[AVAILABLE DATA — start]

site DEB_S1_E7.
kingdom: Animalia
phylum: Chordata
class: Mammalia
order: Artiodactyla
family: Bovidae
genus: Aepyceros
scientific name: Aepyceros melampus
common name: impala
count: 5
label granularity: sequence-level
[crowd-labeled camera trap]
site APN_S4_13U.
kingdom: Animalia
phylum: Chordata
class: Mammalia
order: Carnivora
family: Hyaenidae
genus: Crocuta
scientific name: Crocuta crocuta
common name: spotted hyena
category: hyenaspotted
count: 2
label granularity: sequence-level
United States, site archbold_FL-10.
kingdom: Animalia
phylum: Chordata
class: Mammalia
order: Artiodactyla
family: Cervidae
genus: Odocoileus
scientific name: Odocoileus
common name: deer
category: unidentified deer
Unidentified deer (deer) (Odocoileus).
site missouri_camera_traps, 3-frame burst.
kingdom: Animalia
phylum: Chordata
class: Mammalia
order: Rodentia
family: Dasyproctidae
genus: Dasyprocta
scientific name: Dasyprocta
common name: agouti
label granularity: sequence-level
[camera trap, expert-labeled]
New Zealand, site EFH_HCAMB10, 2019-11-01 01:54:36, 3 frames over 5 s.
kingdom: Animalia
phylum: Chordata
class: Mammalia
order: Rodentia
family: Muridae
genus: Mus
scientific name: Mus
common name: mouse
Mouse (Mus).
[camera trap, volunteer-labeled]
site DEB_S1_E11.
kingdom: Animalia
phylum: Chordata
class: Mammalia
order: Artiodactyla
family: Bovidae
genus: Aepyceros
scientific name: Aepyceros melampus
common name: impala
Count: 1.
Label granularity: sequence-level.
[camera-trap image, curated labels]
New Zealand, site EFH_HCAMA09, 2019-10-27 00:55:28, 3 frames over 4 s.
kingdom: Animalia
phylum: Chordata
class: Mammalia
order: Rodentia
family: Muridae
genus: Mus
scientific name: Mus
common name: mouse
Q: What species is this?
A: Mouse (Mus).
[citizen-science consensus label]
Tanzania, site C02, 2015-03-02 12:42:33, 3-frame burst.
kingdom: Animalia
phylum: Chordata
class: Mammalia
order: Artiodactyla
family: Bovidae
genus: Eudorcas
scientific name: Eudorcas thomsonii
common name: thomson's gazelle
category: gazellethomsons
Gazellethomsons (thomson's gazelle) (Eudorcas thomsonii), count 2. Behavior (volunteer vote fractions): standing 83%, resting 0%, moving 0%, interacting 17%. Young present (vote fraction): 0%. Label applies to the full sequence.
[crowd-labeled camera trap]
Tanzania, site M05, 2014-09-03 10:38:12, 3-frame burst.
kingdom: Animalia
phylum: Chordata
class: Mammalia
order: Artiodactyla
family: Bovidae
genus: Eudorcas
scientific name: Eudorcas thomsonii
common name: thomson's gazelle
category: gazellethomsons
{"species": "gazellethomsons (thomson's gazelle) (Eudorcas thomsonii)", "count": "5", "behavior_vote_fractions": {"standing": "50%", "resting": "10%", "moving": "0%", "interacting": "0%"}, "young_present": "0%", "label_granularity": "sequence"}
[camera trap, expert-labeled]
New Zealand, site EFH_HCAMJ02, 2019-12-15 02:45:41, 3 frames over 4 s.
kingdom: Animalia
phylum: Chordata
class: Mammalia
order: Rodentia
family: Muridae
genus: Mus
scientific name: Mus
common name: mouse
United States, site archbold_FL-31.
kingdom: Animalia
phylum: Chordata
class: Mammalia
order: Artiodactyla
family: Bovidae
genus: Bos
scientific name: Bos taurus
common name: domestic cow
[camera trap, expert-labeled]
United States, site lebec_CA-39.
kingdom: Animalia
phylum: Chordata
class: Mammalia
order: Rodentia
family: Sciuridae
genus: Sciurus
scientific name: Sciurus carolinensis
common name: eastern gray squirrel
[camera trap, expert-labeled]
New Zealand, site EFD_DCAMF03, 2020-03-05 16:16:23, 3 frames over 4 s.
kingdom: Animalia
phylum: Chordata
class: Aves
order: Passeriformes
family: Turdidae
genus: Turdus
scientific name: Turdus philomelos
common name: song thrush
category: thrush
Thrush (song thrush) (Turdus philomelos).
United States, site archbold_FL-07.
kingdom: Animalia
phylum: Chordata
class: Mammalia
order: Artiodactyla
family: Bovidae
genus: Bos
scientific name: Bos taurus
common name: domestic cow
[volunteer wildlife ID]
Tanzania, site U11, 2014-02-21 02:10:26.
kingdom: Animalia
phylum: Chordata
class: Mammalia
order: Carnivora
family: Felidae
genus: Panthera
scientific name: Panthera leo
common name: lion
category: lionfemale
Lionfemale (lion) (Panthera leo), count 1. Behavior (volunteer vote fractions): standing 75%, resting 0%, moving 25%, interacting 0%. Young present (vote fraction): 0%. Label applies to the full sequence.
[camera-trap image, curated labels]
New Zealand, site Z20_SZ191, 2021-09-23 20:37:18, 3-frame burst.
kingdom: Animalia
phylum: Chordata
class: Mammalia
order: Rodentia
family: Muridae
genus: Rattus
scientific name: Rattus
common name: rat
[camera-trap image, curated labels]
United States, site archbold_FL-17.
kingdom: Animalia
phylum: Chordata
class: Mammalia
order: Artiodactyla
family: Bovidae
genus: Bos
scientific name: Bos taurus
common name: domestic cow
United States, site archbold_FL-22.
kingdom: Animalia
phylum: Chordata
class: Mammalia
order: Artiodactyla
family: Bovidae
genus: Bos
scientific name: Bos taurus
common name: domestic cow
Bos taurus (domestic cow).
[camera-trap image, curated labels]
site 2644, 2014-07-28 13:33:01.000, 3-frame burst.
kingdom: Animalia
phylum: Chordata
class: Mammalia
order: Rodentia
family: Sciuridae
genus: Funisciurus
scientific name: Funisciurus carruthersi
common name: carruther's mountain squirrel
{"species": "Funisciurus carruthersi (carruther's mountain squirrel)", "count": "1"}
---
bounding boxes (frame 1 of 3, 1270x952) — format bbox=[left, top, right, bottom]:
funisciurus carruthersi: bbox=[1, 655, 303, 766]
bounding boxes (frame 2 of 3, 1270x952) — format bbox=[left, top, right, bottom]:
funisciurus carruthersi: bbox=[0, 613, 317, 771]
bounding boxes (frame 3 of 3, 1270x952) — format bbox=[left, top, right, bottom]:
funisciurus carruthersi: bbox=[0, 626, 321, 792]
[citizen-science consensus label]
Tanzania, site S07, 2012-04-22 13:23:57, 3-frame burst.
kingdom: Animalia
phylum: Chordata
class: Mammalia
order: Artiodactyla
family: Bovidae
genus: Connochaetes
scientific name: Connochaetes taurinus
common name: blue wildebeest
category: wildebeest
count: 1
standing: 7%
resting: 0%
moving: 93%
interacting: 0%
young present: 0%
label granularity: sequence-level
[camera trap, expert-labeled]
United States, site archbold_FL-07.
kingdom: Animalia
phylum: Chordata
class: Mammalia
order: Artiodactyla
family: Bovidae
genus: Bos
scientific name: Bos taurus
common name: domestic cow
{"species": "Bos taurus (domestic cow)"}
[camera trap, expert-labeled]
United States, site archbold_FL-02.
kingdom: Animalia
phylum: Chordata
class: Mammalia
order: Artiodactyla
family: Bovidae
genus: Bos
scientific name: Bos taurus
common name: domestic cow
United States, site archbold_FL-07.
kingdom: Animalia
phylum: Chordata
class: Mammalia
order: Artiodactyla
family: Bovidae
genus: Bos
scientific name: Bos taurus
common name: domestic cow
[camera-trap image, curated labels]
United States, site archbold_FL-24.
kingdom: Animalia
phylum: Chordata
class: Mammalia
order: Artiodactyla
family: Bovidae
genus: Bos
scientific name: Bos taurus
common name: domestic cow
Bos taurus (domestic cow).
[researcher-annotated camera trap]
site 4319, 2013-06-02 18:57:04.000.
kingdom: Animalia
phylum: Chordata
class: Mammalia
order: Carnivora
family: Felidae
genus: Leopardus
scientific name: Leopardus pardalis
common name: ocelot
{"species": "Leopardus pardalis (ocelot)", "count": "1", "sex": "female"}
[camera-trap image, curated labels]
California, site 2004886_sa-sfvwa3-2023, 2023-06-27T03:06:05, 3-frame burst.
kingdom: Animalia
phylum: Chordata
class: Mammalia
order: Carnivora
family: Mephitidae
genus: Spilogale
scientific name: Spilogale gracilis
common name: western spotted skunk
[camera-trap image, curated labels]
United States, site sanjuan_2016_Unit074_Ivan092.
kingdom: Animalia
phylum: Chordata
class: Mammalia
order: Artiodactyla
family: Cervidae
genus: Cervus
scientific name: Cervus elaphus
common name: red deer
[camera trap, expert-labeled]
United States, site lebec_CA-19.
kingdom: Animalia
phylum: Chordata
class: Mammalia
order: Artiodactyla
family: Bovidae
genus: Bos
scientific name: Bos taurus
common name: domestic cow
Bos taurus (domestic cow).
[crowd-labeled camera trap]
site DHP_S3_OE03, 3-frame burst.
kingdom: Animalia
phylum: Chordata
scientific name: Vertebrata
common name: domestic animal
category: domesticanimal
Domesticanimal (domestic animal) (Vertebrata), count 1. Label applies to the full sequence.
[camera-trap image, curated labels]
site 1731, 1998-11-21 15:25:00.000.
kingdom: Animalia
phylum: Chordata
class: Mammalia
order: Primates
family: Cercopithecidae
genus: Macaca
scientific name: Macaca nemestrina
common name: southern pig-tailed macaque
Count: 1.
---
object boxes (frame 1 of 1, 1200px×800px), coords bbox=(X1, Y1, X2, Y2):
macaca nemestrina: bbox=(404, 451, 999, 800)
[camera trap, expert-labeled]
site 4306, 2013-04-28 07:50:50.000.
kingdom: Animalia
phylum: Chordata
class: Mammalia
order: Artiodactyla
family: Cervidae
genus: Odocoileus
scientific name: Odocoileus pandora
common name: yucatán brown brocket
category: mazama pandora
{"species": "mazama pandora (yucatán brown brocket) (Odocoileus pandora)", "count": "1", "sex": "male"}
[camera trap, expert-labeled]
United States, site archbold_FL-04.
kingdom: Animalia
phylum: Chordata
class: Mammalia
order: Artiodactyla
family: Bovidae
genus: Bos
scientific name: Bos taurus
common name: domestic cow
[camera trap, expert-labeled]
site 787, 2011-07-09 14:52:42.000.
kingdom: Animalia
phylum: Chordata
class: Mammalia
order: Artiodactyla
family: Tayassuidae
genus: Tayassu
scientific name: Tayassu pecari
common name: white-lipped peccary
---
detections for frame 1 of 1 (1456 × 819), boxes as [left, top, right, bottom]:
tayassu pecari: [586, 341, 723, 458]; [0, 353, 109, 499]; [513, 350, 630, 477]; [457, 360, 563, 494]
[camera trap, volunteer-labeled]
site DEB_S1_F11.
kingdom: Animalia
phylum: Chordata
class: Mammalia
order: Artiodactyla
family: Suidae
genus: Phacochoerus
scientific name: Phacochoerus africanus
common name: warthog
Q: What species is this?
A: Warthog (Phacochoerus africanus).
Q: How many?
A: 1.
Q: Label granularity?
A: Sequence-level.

[AVAILABLE DATA — finish]

* [REQUIRED ACTION]: From the entries, report every line in which the string "frames" occurs.

* [OUTPUT FOR THIS TASK]:
New Zealand, site EFH_HCAMB10, 2019-11-01 01:54:36, 3 frames over 5 s.
New Zealand, site EFH_HCAMA09, 2019-10-27 00:55:28, 3 frames over 4 s.
New Zealand, site EFH_HCAMJ02, 2019-12-15 02:45:41, 3 frames over 4 s.
New Zealand, site EFD_DCAMF03, 2020-03-05 16:16:23, 3 frames over 4 s.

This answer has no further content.